KARAWANG,Penasilet.com – Transparansi tata kelola anggaran di tingkat pemerintahan desa kembali menjadi sorotan tajam. Dewan Pimpinan Daerah Provinsi Jawa Barat Lembaga Swadaya Masyarakat Komunitas Penegak Keadilan Republik Indonesia (DPD LSM KPK RI Prov. Jabar) secara resmi melayangkan surat keberatan kepada Kepala Desa Baturaden, Kecamatan Batujaya, Kabupaten Karawang.
Langkah ini diambil menyusul sikap diam dan tidak kooperatifnya pihak pemerintah desa terkait permohonan informasi publik yang diajukan oleh elemen masyarakat sejak April lalu.
Ketua DPD LSM KPK RI Jabar, Januardi Manurung, menegaskan bahwa tindakan Kepala Desa Baturaden selaku atasan Pejabat Pengelola Informasi dan Dokumentasi (PPID) Desa merupakan bentuk pelanggaran nyata terhadap asas keterbukaan informasi.

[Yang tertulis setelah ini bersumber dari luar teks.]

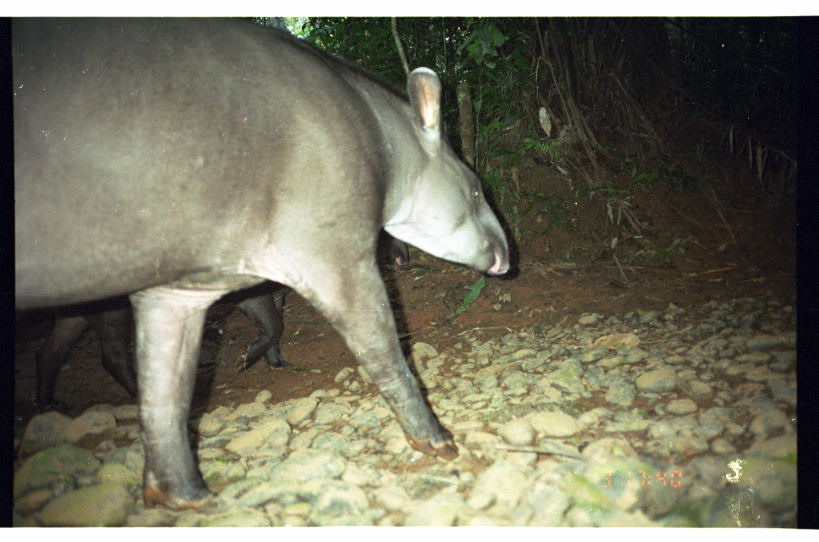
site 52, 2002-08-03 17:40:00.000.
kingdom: Animalia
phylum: Chordata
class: Mammalia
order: Perissodactyla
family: Tapiridae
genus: Tapirus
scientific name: Tapirus terrestris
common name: south american tapir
Tapirus terrestris (south american tapir).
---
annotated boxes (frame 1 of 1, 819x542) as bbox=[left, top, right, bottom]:
tapirus terrestris: bbox=[15, 16, 512, 510]; bbox=[30, 230, 409, 413]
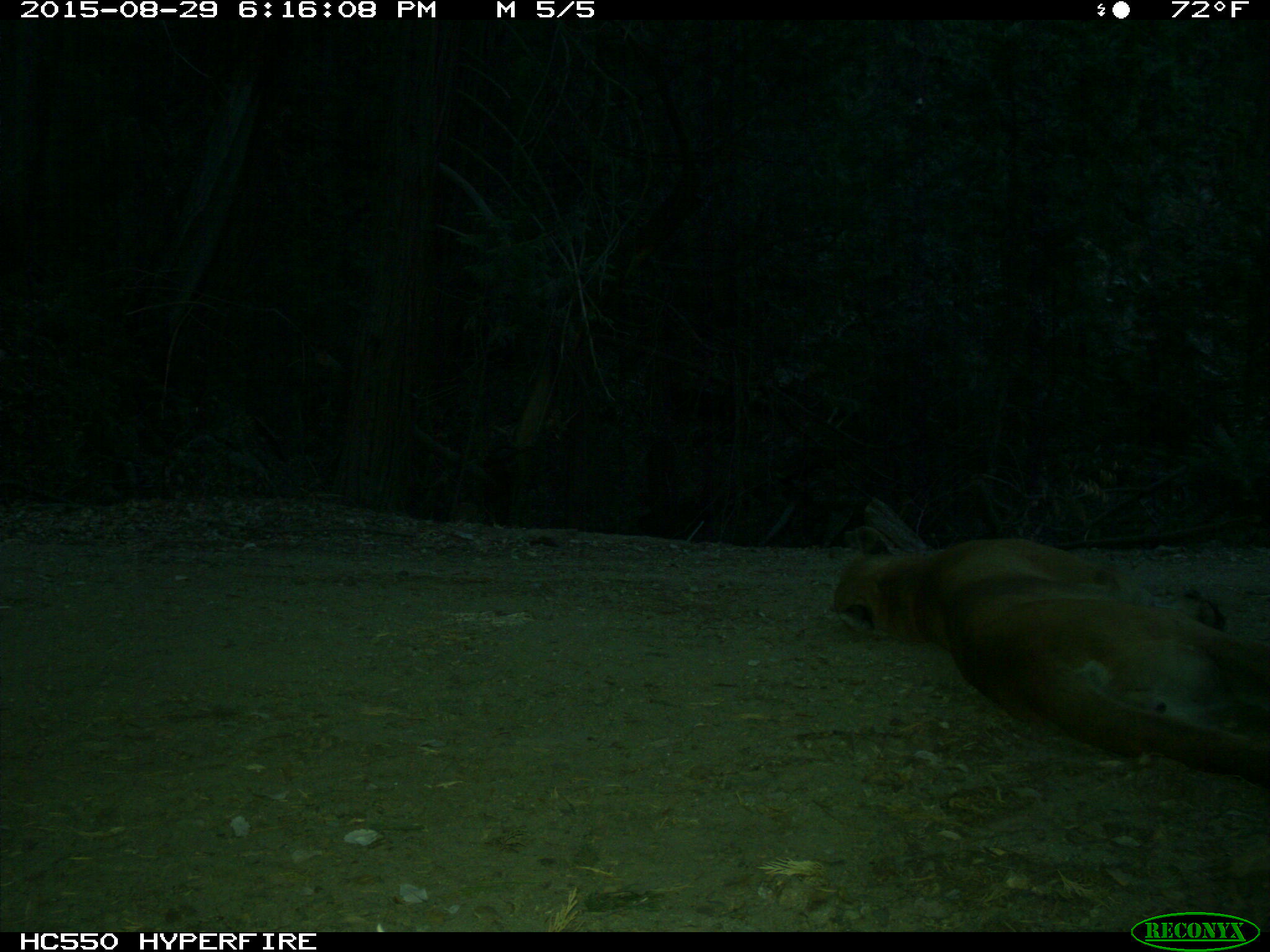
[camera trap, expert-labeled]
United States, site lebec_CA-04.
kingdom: Animalia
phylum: Chordata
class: Mammalia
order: Carnivora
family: Felidae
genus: Puma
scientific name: Puma concolor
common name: mountain lion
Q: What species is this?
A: Puma concolor (mountain lion).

“Kami telah melayangkan surat permohonan informasi resmi dengan nomor 205/KIP/DESA BATURADEN/KPK RI JABAR/XII/2026 pada tanggal 20 April 2026. Namun, hingga surat keberatan ini diterbitkan, sudah 29 hari kerja pihak desa mengabaikan hak publik tersebut tanpa alasan yang jelas,” ujar Januardi Manurung dalam keterangan tertulisnya di Karawang Rabu (10/6/2026).
Menabrak Regulasi, Mengabaikan Hak Publik
Dalam surat keberatan bernomor *224/KIP/Desa Baturaden/KPK RI JABAR/V/2026*, LSM KPK RI Jabar secara tegas mendasarkan langkah hukum mereka pada sejumlah regulasi krusial, di antaranya:
UU No. 14 Tahun 2008 tentang Keterbukaan Informasi Publik.
PP No. 43 Tahun 2018 tentang Peran Serta Masyarakat Dalam Pemberantasan Korupsi.
Perki No. 1 Tahun 2010 dan Perki No. 1 Tahun 2021 terkait Standar Layanan Informasi Publik.
Sikap bungkam Pemdes Baturaden ini dinilai tidak hanya mencederai semangat reformasi birokrasi, tetapi juga memicu kecurigaan publik mengenai adanya potensi maladministrasi atau ketidakberesan dalam pengelolaan anggaran operasional maupun dana desa di wilayah tersebut.
Tembusan ke Aparat Penegak Hukum: Sinyal Peringatan Keras
Kasus ini dipastikan tidak akan berhenti di tingkat administratif desa. Guna mengawal penegakan transparansi ini, DPD LSM KPK RI Jabar juga mengirimkan tembusan surat keberatan ini secara resmi kepada institusi penegak hukum dan pengawas, yakni:
1. Kejaksaan Negeri (Kejari) Karawang.
2. Kepolisian Resor (Polres) Karawang.
3. Dewan Pimpinan Pusat (DPP) LSM KPK RI.
Langkah menembuskan surat ke aparat penegak hukum (Kejari dan Polres) menjadi sinyalemen kuat bahwa jika pihak Pemdes Baturaden terus menutup-nutupi informasi yang diminta, kasus ini berpotensi bergeser ke ranah hukum dan pemeriksaan intensif oleh pihak berwenang.
Sampai berita ini diturunkan, Kepala Desa Baturaden belum memberikan klarifikasi resmi terkait alasan penundaan atau penolakan pemberian informasi publik tersebut. Publik kini menunggu apakah Pemdes Baturaden akan melunak dan mematuhi undang-undang, atau memilih menghadapi konsekuensi hukum dan sengketa informasi di Komisi Informasi.(Red).